Project Proposal: Lox Programming Language Compiler and Bytecode Virtual Machine

Arthur-Chang016 commented 11 months ago

What will you do? Inspired by Crafting Interpreters I will be building a full-functioned Lox programming language compiler and a bytecode interpreter/ virtual machine in Rust language from scratch. Lox is a language that combines the syntax of Python and C with dynamic typing. And it has some extensions of object-oriented features and first-class functions.

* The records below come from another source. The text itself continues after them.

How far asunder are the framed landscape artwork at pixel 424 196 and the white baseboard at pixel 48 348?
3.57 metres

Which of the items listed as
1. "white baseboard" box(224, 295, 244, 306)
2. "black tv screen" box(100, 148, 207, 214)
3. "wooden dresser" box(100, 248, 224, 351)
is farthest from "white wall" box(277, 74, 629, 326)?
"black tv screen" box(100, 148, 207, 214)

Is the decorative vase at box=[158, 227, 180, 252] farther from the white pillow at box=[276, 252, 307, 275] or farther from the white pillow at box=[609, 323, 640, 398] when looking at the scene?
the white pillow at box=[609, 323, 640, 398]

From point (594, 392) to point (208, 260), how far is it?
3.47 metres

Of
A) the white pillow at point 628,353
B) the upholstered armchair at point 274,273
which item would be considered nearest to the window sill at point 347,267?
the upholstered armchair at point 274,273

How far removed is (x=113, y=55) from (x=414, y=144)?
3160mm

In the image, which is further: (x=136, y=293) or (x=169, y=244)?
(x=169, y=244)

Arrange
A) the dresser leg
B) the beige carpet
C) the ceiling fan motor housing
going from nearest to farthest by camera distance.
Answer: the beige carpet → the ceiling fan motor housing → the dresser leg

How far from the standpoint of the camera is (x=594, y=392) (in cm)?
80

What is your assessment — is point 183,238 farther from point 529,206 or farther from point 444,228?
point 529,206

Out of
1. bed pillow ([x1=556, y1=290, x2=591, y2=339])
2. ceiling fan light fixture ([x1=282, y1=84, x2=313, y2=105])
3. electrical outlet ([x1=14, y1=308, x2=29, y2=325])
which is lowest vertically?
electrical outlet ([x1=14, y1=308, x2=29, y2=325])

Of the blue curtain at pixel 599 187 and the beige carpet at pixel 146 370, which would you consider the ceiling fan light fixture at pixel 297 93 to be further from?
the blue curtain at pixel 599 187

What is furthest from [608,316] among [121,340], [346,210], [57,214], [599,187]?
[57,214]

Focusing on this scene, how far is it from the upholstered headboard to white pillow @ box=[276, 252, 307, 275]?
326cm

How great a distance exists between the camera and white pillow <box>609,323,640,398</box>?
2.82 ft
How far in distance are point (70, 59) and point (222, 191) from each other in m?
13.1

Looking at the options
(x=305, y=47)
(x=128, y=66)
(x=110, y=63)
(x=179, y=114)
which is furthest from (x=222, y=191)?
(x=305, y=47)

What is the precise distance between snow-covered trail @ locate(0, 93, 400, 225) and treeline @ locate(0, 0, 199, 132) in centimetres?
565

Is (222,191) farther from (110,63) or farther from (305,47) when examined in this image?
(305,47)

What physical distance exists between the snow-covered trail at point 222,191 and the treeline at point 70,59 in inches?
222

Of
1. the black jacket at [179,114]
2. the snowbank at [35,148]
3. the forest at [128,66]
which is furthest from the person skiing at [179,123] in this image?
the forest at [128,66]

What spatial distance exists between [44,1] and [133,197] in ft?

As a new Rust user, one of the main difficulties of this project would be to correctly program Rust in the canonical way and pay best efforts to pass Rust's borrow checker.

How will you do it?

Lox Compiler This part will be built as fast and as easy as possible. Instead of using Bison- or Flex-like tools, the scanner and parser will be implemented from scratch. Pratt Parser Algorithm will be adopted in the front-end. Moreover, I won’t build the AST (abstract syntax tree). Instead, the bytecode will be generated immediately during parsing.
Bytecode Interpreter The language (ISA) for the interpreter is a stack machine that does data movements by mainly push and pop operations. This is not adopted in modern, high-performance architectures, but it can be very friendly for the front-end compiler development with quite acceptable performance. Furthermore, a Mark-Sweep Garbage Collection will be implemented as the memory management mechanism.

How will you empirically measure success? There are some official test cases. The most important metric of language implementation is to make it correct. I will write a test harness that uses these tests as input. I expect it will pass the tests that cover features of this language I implemented.

If time permits, I could find the hotspot of bytecode simulation and try to optimize it by either algorithm improvement or hacking Rust by using unsafe block.

I will do the performance comparison with both jlox and clox from official implementation. The former is AST tree-walking interpreter implemented by Java, and the latter is bytecode interpreter implemented by C. It could be especially interesting to compare the performance between C's and Rust's implementation (mine).

Team members:

Possible Future Works Build a compiler that compiles bytecode into native machine language (Arm64 for my computer) that can either be stack-machine-like style that doesn't need to take care of the register or register machine style that we should perform register allocation. The later one would be a huge project.

The above compiler can be used for the JIT compilation and we can also do the performance measurement on bytecode interpretation, stack style asm, or register style asm.

Or, build a profiler to measure performance between different backend implementation.

sampsyo commented 11 months ago

Sounds good overall!

Can you please expand on what you have written under "empirically measure success"? You have mentioned some test cases, which is great! What exactly will you do, and what outcomes do you expect? Please make a list. For example, it could include "I will write a test harness that uses these test files as input, and I expect 100% of the tests in this directory to pass." Or you could pick a subset of the tests.

And even if you don't implement any optimizations, I think you should measure performance and compare it against some sort of baseline (which baseline? you pick).

Smaller comments:

Pratt Parser Algorithm will be adopted in the front-end that is more likely to be used in industry.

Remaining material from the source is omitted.